To understand why you may need to get stiffer joints, you’ll have to first understand flexibility a little better. Joint range of motion is controlled by the active and passive structures that act on that joint, i.e. the muscles (active), and ligaments, tendons, cartilage and bone (passive).
There are two types of flexibility, active and passive. Active flexibility exists in the belly of muscles, allowing an athlete to go through a full active range of motion (think about a deep and safe squat). Passive flexibility (think about bending down and touching your toes) involves the passive structures (tendons and ligaments) that merely transmit the forces that the muscles produce.
Active flexibility is good for athletes, but too much passive flexibility can actually be harmful.
To understand why too much passive flexibility is bad, we’ll have to understand one more big word: musculotendinous stiffness. This refers to the elastic characteristics of the muscles and tendons that control a given joint. Researchers from the Neuromuscular Research Lab at The University of North Carolina compared hamstring (a major muscle responsible for limiting ACL loading) characteristics in males and females. The study showed that males had much greater musculotendinous stiffness. In effect, their hamstring muscles and tendons were stiffer and quicker, better at responding to dynamic knee loads.
The researchers believe that females’ lack of stiffness places greater strain on their ACL, and can have a profound effect when strain is applied frequently, as in many sports. In another study from The Center for Health, Exercise and Sports Medicine at the University of Melbourne researchers examined patients recovering from ACL reconstruction. The subjects further along in the rehabilitation process (who performed better in knee stability tests) all had significantly more musculotendinous stiffness in the musculature of the operated limb.

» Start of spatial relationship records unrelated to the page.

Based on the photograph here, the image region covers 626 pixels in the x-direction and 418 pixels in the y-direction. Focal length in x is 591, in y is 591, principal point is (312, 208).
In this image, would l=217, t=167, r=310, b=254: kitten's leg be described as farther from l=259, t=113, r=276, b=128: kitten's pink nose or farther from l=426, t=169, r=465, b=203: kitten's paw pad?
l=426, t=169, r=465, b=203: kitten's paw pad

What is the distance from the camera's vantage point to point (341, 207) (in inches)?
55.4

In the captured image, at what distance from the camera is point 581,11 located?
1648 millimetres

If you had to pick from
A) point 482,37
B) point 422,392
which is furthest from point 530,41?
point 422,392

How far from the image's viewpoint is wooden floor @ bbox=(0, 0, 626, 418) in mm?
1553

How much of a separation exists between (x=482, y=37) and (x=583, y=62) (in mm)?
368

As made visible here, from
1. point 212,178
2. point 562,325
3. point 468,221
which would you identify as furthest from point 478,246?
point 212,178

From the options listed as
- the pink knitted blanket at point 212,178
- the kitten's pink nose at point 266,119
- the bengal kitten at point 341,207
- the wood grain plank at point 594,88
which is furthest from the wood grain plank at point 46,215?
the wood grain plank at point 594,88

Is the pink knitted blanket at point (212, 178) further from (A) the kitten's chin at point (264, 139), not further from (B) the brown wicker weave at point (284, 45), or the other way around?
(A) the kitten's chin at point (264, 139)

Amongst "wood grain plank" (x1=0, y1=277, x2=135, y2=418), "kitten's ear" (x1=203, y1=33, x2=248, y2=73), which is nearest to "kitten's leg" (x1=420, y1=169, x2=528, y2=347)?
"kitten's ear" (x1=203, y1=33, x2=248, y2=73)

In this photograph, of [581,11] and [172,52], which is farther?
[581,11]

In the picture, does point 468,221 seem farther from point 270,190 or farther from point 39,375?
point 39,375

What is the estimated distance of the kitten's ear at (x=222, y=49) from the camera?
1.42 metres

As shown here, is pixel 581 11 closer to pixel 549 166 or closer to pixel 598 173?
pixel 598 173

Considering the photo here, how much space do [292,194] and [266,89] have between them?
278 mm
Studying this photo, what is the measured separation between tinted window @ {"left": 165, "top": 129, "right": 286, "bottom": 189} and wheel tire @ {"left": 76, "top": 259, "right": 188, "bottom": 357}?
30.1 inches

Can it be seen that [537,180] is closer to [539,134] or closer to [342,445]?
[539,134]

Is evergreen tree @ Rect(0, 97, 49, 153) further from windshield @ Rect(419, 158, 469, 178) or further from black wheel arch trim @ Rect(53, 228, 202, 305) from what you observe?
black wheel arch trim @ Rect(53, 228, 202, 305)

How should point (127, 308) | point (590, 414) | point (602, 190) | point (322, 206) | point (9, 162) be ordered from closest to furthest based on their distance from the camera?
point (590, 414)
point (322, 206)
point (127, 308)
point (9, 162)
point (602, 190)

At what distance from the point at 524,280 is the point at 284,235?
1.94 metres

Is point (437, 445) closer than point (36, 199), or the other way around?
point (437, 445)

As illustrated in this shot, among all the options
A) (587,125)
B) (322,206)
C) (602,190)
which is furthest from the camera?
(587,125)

Your muscles and tendons are like a series of rubber bands. You don’t want your rubber bands to be too loose, they will be slow to respond to quick changes in direction or speed, and put dangerous amounts of stress on ligaments and other soft-tissues. A study from Southern Cross University in New South Whales, Australia, showed that a musculotendinous unit on the stiff end of the elasticity spectrum was able to contract much more forcefully than a loose unit. Stiffer muscles and tendons operate at a more efficient length, produce force more quickly, and are especially good at creating force in the initial stages of movement (called rate of force development). If you think of your body as a car, rate of force development would be your first gear. You want your car to have a big first gear and accelerate quickly. And in the case of a lot of ACL injuries, you want your muscles to contract very quickly in order to protect against ligament damage.
So, what’s the easiest way to get stiffer? Sprint. Sprinting forces your body into forceful, fast ground contacts that build strong, responsive tendons, in a full, safe range of motion.